• **TEXTO FORNECIDO**:

Natal Henrique Monteiro, fiscal estadual da Iagro (Agência Estadual de Defesa Sanitária Animal e Vegetal) foi um dos palestrantes desta quarta-feira (28) no 13º Simpósio de suinocultura promovido pela Unigran, Seara e Sindicato Rural como parte da programação da 50ª Expoagro (Feira Agropecuária Internacional de Dourados).
O assunto debatido foi a proibição da cruza do javali (animal silvestre) com o porco doméstico, que deu origem à carne do chamado ‘java-porco’, bastante propagada nesta região.
Segundo o palestrante, usando de metáfora, o javali é “persona non grata”, principalmente, para os suinocultores e agricultores, pois o animal traz prejuízos enormes para os plantadores de lavouras, destruindo tudo o que encontra pela frente com seu apetite voraz. Além disso, há o risco em transmitir doenças nos criatórios industriais de suínos, podendo gerar prejuízos para a propriedade na suspensão de exportação do produto e na consequente eliminação do rebanho.
Monteiro explanou também acerca da liberação pelas autoridades competentes da captura e do abate do javali. E sobre a proibição da cruza desse animal com o suíno comum (produzindo o ‘java-porco’), o que é expressamente proibido, segundo ele, de acordo com portarias do Ibama (Instituto Brasileiro de Meio Ambiente).
O palestrante informou ainda que é necessária uma autorização expressa do Ibama para que se possa capturar e abater o javali. “Sem essa autorização a caça é extremamente proibida”, afirmou aos participantes do evento.

• **TRECHOS DA LISTAGEM**:

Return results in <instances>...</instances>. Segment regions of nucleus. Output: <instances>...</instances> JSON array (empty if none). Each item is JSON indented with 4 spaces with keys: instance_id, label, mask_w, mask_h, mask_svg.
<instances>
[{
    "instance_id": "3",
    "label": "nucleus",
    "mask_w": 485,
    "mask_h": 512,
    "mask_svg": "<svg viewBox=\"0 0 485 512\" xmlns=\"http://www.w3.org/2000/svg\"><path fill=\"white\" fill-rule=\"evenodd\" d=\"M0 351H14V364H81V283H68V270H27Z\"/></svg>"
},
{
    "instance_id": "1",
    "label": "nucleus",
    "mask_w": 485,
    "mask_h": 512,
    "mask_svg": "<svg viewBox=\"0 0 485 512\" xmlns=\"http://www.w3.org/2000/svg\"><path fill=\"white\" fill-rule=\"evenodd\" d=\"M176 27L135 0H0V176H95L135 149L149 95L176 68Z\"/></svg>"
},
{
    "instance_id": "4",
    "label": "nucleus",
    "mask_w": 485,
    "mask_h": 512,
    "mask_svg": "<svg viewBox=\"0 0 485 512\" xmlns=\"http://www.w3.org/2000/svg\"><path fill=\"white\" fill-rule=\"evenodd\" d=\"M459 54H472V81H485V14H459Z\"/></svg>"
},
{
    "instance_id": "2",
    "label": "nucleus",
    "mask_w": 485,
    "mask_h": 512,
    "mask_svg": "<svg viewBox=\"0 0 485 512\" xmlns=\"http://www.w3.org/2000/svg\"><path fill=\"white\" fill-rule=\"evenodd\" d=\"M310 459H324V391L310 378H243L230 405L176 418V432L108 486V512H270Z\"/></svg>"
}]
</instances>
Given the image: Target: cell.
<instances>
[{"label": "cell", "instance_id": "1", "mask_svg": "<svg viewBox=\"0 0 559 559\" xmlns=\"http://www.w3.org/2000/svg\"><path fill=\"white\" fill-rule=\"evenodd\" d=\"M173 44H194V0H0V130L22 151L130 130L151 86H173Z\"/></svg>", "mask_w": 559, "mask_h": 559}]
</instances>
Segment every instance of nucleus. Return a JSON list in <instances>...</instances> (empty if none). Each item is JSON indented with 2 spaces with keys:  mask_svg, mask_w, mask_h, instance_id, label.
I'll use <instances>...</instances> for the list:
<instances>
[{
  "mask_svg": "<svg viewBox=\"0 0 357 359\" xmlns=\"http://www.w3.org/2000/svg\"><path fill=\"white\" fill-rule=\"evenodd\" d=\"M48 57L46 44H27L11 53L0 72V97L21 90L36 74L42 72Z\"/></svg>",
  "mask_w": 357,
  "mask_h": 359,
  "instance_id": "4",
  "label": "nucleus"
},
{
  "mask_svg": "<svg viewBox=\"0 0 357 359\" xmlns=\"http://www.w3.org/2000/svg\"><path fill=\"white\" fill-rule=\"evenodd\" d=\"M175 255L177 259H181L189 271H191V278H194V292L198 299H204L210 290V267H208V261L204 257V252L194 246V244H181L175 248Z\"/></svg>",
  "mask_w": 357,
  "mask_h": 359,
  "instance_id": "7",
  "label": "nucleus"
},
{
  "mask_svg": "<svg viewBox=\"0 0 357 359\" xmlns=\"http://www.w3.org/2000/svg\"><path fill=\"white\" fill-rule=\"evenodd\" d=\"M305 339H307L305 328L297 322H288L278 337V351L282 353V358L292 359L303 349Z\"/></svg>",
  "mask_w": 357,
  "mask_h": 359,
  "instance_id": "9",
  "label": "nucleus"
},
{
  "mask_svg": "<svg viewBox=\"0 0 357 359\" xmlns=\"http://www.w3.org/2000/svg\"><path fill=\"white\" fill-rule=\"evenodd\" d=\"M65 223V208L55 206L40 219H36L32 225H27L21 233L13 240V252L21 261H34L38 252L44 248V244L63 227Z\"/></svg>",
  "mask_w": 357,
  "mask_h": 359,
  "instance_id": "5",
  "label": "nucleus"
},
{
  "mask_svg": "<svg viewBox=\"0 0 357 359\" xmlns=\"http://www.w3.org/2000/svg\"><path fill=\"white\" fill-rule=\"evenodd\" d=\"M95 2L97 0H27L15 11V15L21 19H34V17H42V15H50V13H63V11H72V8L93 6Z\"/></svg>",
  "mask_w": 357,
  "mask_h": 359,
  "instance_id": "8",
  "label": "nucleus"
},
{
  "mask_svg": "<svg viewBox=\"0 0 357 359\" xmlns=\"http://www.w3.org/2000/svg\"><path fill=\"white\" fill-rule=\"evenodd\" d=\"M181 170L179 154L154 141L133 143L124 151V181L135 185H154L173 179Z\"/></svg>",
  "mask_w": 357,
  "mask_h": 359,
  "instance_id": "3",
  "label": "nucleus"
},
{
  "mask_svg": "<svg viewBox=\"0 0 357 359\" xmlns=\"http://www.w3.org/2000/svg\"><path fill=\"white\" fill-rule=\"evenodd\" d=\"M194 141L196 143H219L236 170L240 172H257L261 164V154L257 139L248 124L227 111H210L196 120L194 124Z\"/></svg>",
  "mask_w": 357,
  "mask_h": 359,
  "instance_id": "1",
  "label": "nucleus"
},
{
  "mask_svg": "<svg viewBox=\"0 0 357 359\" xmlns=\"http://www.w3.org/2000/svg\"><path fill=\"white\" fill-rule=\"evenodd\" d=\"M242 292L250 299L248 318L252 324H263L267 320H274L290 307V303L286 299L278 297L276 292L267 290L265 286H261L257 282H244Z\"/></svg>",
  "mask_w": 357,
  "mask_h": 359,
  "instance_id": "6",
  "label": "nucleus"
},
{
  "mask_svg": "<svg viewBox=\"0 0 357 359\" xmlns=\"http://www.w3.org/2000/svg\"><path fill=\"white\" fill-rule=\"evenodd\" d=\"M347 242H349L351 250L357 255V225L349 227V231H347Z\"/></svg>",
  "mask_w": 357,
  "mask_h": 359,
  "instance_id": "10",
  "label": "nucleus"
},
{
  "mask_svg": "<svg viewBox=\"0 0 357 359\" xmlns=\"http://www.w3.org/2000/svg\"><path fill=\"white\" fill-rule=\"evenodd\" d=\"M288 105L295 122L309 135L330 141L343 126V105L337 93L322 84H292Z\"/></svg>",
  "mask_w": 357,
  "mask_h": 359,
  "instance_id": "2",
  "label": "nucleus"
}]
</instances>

• **ENUNCIADO 1**: Segundo o texto sobre o javali, o que é necessário para que se possa capturar e abater esse animal?
• **ENUNCIADO 2**: Transcreva, sem alterações, o trecho do texto sobre o javali que começa nas palavras "Segundo o palestrante, usando" e termina após "eliminação do rebanho.".

• **RESPOSTA ESPERADA 1**: Uma autorização expressa do Ibama.

• **RESPOSTA ESPERADA 2**:
Segundo o palestrante, usando de metáfora, o javali é “persona non grata”, principalmente, para os suinocultores e agricultores, pois o animal traz prejuízos enormes para os plantadores de lavouras, destruindo tudo o que encontra pela frente com seu apetite voraz. Além disso, há o risco em transmitir doenças nos criatórios industriais de suínos, podendo gerar prejuízos para a propriedade na suspensão de exportação do produto e na consequente eliminação do rebanho.